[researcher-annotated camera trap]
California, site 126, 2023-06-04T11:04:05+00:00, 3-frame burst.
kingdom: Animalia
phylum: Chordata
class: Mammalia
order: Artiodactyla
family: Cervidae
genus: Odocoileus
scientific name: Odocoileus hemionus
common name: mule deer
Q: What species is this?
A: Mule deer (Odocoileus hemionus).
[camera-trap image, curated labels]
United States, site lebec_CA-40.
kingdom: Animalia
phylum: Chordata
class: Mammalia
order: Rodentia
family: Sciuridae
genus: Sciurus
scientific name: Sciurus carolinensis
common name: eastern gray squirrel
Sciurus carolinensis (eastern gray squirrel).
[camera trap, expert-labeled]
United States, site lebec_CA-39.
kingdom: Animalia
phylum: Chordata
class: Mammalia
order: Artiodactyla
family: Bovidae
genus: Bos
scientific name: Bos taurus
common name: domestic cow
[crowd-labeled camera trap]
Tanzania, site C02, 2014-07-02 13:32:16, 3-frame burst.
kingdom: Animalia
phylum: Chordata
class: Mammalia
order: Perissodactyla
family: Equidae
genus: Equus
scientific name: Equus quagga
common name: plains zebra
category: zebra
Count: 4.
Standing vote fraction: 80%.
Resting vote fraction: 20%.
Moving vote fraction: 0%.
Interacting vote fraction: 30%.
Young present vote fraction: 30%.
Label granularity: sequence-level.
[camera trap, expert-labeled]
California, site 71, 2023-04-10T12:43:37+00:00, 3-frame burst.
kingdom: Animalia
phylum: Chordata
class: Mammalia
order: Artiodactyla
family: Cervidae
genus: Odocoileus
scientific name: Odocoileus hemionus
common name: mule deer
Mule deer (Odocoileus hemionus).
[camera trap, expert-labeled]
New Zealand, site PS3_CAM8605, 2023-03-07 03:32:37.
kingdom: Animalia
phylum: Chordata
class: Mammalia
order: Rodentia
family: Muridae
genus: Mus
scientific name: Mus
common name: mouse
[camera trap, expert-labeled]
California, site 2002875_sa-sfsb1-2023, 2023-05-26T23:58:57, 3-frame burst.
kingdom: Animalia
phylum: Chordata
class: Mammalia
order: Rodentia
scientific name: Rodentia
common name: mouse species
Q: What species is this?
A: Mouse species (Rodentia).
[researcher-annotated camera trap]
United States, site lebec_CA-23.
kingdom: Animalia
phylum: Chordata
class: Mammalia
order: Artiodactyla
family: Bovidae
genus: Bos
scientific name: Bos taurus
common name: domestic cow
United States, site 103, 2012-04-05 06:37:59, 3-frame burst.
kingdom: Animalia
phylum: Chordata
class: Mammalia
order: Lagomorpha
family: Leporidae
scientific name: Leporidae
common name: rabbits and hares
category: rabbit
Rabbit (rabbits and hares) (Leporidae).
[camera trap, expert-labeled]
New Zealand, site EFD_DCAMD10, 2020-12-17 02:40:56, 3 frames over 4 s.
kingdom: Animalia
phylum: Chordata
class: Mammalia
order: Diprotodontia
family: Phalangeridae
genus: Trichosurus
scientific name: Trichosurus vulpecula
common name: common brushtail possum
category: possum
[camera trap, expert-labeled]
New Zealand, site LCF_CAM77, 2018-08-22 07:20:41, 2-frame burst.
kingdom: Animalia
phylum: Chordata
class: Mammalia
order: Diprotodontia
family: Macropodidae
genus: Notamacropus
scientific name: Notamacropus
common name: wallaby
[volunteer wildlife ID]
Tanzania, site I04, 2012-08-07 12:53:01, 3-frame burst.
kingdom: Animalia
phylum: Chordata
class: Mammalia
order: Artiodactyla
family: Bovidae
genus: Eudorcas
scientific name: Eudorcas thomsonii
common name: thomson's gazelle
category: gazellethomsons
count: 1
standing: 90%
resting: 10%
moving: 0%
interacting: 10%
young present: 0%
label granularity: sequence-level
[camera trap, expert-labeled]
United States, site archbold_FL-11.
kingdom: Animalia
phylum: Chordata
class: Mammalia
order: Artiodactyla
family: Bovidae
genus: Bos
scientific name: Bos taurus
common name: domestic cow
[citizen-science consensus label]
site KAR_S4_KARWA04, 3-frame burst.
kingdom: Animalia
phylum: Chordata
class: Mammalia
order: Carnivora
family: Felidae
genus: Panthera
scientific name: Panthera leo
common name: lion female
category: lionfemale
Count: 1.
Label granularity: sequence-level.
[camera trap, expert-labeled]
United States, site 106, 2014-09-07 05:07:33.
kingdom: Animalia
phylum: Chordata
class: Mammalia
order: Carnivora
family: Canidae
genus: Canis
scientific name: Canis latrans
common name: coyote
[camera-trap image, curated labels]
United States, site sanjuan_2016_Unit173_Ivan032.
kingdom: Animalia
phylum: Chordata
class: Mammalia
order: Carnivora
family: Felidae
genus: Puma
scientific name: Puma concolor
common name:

__DIRECTIONS FOR THIS TASK__:
Whole listing, every line: reproduce it exactly.

__SOLUTION FOR THIS EXERCISE__:
[researcher-annotated camera trap]
California, site 126, 2023-06-04T11:04:05+00:00, 3-frame burst.
kingdom: Animalia
phylum: Chordata
class: Mammalia
order: Artiodactyla
family: Cervidae
genus: Odocoileus
scientific name: Odocoileus hemionus
common name: mule deer
Q: What species is this?
A: Mule deer (Odocoileus hemionus).
[camera-trap image, curated labels]
United States, site lebec_CA-40.
kingdom: Animalia
phylum: Chordata
class: Mammalia
order: Rodentia
family: Sciuridae
genus: Sciurus
scientific name: Sciurus carolinensis
common name: eastern gray squirrel
Sciurus carolinensis (eastern gray squirrel).
[camera trap, expert-labeled]
United States, site lebec_CA-39.
kingdom: Animalia
phylum: Chordata
class: Mammalia
order: Artiodactyla
family: Bovidae
genus: Bos
scientific name: Bos taurus
common name: domestic cow
[crowd-labeled camera trap]
Tanzania, site C02, 2014-07-02 13:32:16, 3-frame burst.
kingdom: Animalia
phylum: Chordata
class: Mammalia
order: Perissodactyla
family: Equidae
genus: Equus
scientific name: Equus quagga
common name: plains zebra
category: zebra
Count: 4.
Standing vote fraction: 80%.
Resting vote fraction: 20%.
Moving vote fraction: 0%.
Interacting vote fraction: 30%.
Young present vote fraction: 30%.
Label granularity: sequence-level.
[camera trap, expert-labeled]
California, site 71, 2023-04-10T12:43:37+00:00, 3-frame burst.
kingdom: Animalia
phylum: Chordata
class: Mammalia
order: Artiodactyla
family: Cervidae
genus: Odocoileus
scientific name: Odocoileus hemionus
common name: mule deer
Mule deer (Odocoileus hemionus).
[camera trap, expert-labeled]
New Zealand, site PS3_CAM8605, 2023-03-07 03:32:37.
kingdom: Animalia
phylum: Chordata
class: Mammalia
order: Rodentia
family: Muridae
genus: Mus
scientific name: Mus
common name: mouse
[camera trap, expert-labeled]
California, site 2002875_sa-sfsb1-2023, 2023-05-26T23:58:57, 3-frame burst.
kingdom: Animalia
phylum: Chordata
class: Mammalia
order: Rodentia
scientific name: Rodentia
common name: mouse species
Q: What species is this?
A: Mouse species (Rodentia).
[researcher-annotated camera trap]
United States, site lebec_CA-23.
kingdom: Animalia
phylum: Chordata
class: Mammalia
order: Artiodactyla
family: Bovidae
genus: Bos
scientific name: Bos taurus
common name: domestic cow
United States, site 103, 2012-04-05 06:37:59, 3-frame burst.
kingdom: Animalia
phylum: Chordata
class: Mammalia
order: Lagomorpha
family: Leporidae
scientific name: Leporidae
common name: rabbits and hares
category: rabbit
Rabbit (rabbits and hares) (Leporidae).
[camera trap, expert-labeled]
New Zealand, site EFD_DCAMD10, 2020-12-17 02:40:56, 3 frames over 4 s.
kingdom: Animalia
phylum: Chordata
class: Mammalia
order: Diprotodontia
family: Phalangeridae
genus: Trichosurus
scientific name: Trichosurus vulpecula
common name: common brushtail possum
category: possum
[camera trap, expert-labeled]
New Zealand, site LCF_CAM77, 2018-08-22 07:20:41, 2-frame burst.
kingdom: Animalia
phylum: Chordata
class: Mammalia
order: Diprotodontia
family: Macropodidae
genus: Notamacropus
scientific name: Notamacropus
common name: wallaby
[volunteer wildlife ID]
Tanzania, site I04, 2012-08-07 12:53:01, 3-frame burst.
kingdom: Animalia
phylum: Chordata
class: Mammalia
order: Artiodactyla
family: Bovidae
genus: Eudorcas
scientific name: Eudorcas thomsonii
common name: thomson's gazelle
category: gazellethomsons
count: 1
standing: 90%
resting: 10%
moving: 0%
interacting: 10%
young present: 0%
label granularity: sequence-level
[camera trap, expert-labeled]
United States, site archbold_FL-11.
kingdom: Animalia
phylum: Chordata
class: Mammalia
order: Artiodactyla
family: Bovidae
genus: Bos
scientific name: Bos taurus
common name: domestic cow
[citizen-science consensus label]
site KAR_S4_KARWA04, 3-frame burst.
kingdom: Animalia
phylum: Chordata
class: Mammalia
order: Carnivora
family: Felidae
genus: Panthera
scientific name: Panthera leo
common name: lion female
category: lionfemale
Count: 1.
Label granularity: sequence-level.
[camera trap, expert-labeled]
United States, site 106, 2014-09-07 05:07:33.
kingdom: Animalia
phylum: Chordata
class: Mammalia
order: Carnivora
family: Canidae
genus: Canis
scientific name: Canis latrans
common name: coyote
[camera-trap image, curated labels]
United States, site sanjuan_2016_Unit173_Ivan032.
kingdom: Animalia
phylum: Chordata
class: Mammalia
order: Carnivora
family: Felidae
genus: Puma
scientific name: Puma concolor
common name:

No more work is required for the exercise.